Gold Remains Volatile with Virus and US Stimulus Updates

Gold is currently in a push and pull among opposing events. The new strain of the Covid-19 ignites the downward pressure. The US stimulus, in the meantime, turns out to be supportive of the price.

In the latest commodity charts, the yellow metal managed to gain by 0.5% and settled at $1,877.14 per ounce. 

It further went for a bigger rally earlier in the day after it breached the $1,900 per ounce threshold before capping the day with a minimum gain.

Gold futures also followed the upward trend with a 0.14% increase. 

The bullion currently trades in a contango where the futures contract for February delivery currently rests at $1,882.30 per ounce.

According to analysts, the souring appetite for riskier assets consolidated support on the precious metal’s price.

However, experts warned that bullish momentum is not yet in place due to the continued volatility in the market.

Currently, traders’ focus remains on the developments of the new coronavirus strain B.1.1.7. This strain is likely to be 70% more contagious than its predecessor.

However, experts noted that they are still looking at the matter closely that it is too early to tell whether the new variant is more deadly than its predecessor.
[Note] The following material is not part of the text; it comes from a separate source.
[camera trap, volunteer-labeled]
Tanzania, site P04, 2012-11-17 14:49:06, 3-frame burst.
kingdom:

With this, investors are reverting once more to the protection of safe-haven assets, including the dollar and gold.

Being a non-yielding commodity, the bullion is known to be a good hedge against economic shocks, including inflation.

Despite the successive setbacks in the past weeks brought by a heightened risk sentiment due to the vaccine’s entry into force, the yellow metal is still winning so far in the year.
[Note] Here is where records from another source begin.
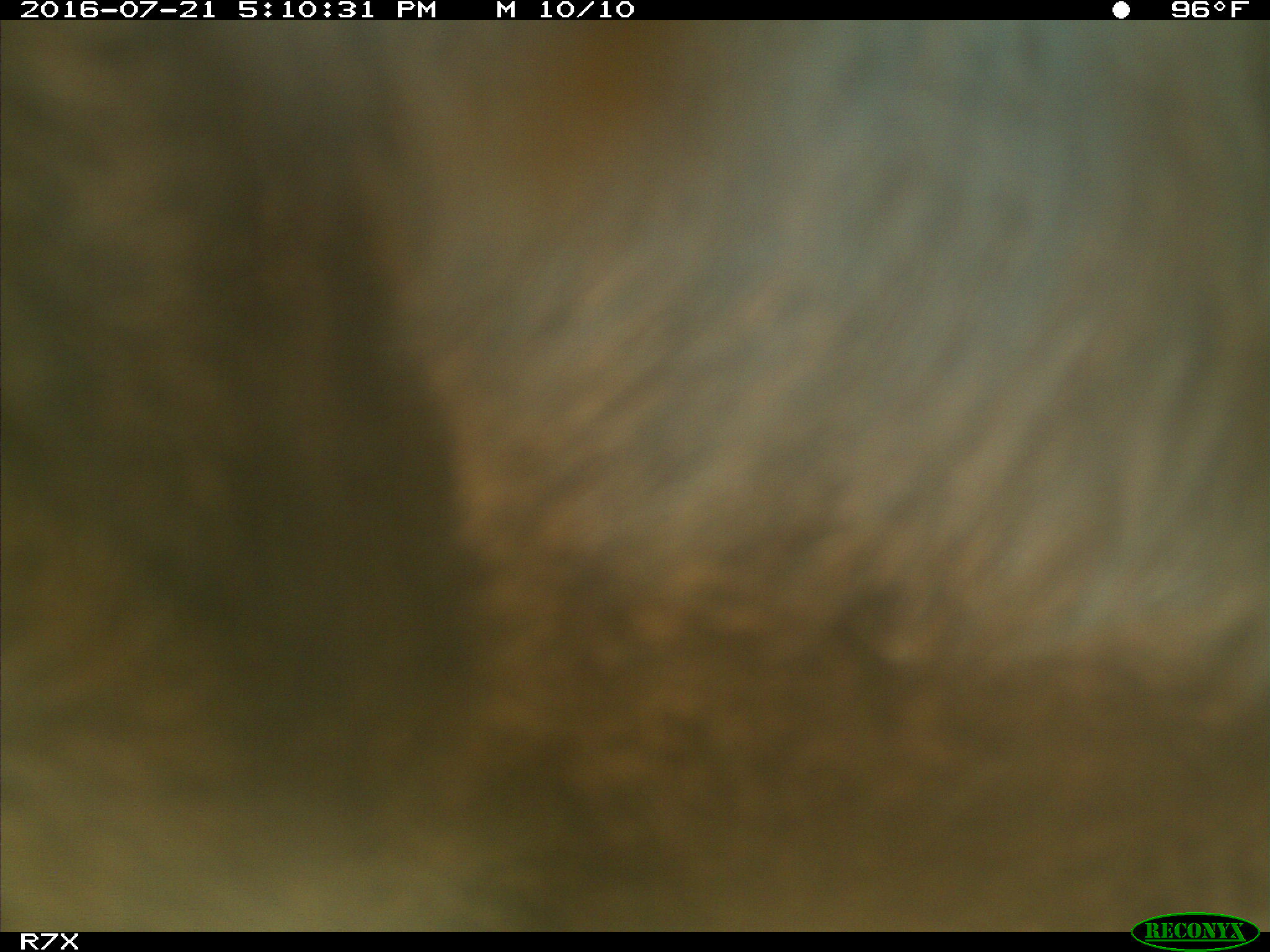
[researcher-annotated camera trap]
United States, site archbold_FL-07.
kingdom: Animalia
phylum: Chordata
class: Mammalia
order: Artiodactyla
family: Bovidae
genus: Bos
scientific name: Bos taurus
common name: domestic cow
It managed to climb by 23% for 2020 due to the unprecedented health crisis.


Outlook on Gold and Silver Prices 

With the current state of things, commodity experts noted that gold prices could still surge towards $1,900 before the end of the year. 

Some are optimistic that the price could further rally to reach $1,925 per ounce.

Meanwhile, silver slipped by 1.6% today but is still trading above $25.74 per ounce. 

Experts in the field noted that much of the leverage on the metal’s price is supported by robust demand for industrial metals. This is amid the economic recovery in the world’s second-leading economy.

Consequently, the robust demand for freezers boosted demand for copper and silver, which in turn became supportive of price.

The sustained growth in metal prices is also partly due to the dovish monetary policy maintained by the Federal Reserve on its final policy meeting for the year.